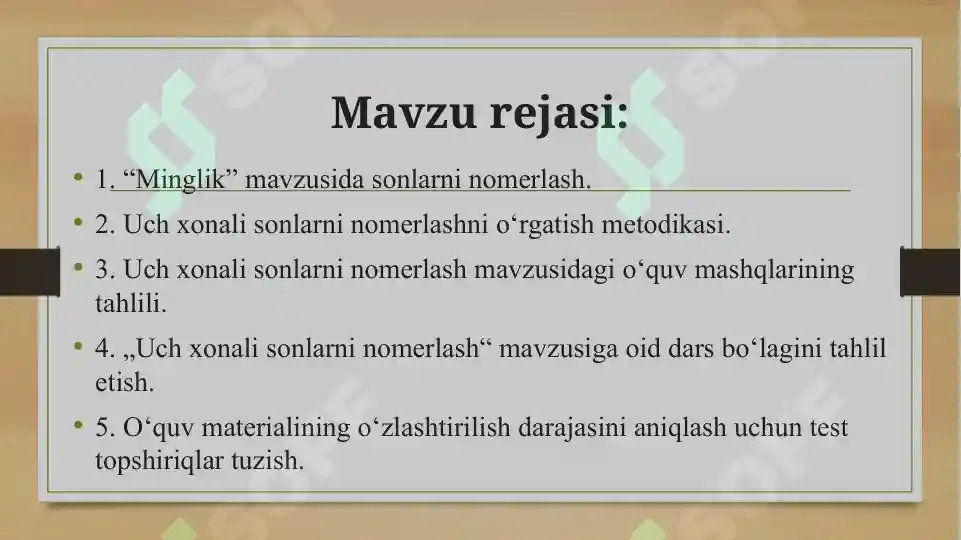 Mavzu rejasi:

• 1. “Minglik” mavzusida sonlarni nomerlash.

• 2. Uch xonali sonlarni nomerlashni o‘rgatish metodikasi.

• 3. Uch xonali sonlarni nomerlash mavzusidagi o‘quv mashqlarining tahlili.

• 4. „Uch xonali sonlarni nomerlash“ mavzusiga oid dars bo‘lagini tahlil etish.

• 5. O‘quv materialining o‘zlashtirilish darajasini aniqlash uchun test topshiriqlar tuzish.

• • • • • • •

EXERCISE PROMPT:
Strip out the pictures and repeat the listing above exactly.

ANSWER TO THE EXERCISE:
 Mavzu rejasi:

• 1. “Minglik” mavzusida sonlarni nomerlash.

• 2. Uch xonali sonlarni nomerlashni o‘rgatish metodikasi.

• 3. Uch xonali sonlarni nomerlash mavzusidagi o‘quv mashqlarining tahlili.

• 4. „Uch xonali sonlarni nomerlash“ mavzusiga oid dars bo‘lagini tahlil etish.

• 5. O‘quv materialining o‘zlashtirilish darajasini aniqlash uchun test topshiriqlar tuzish.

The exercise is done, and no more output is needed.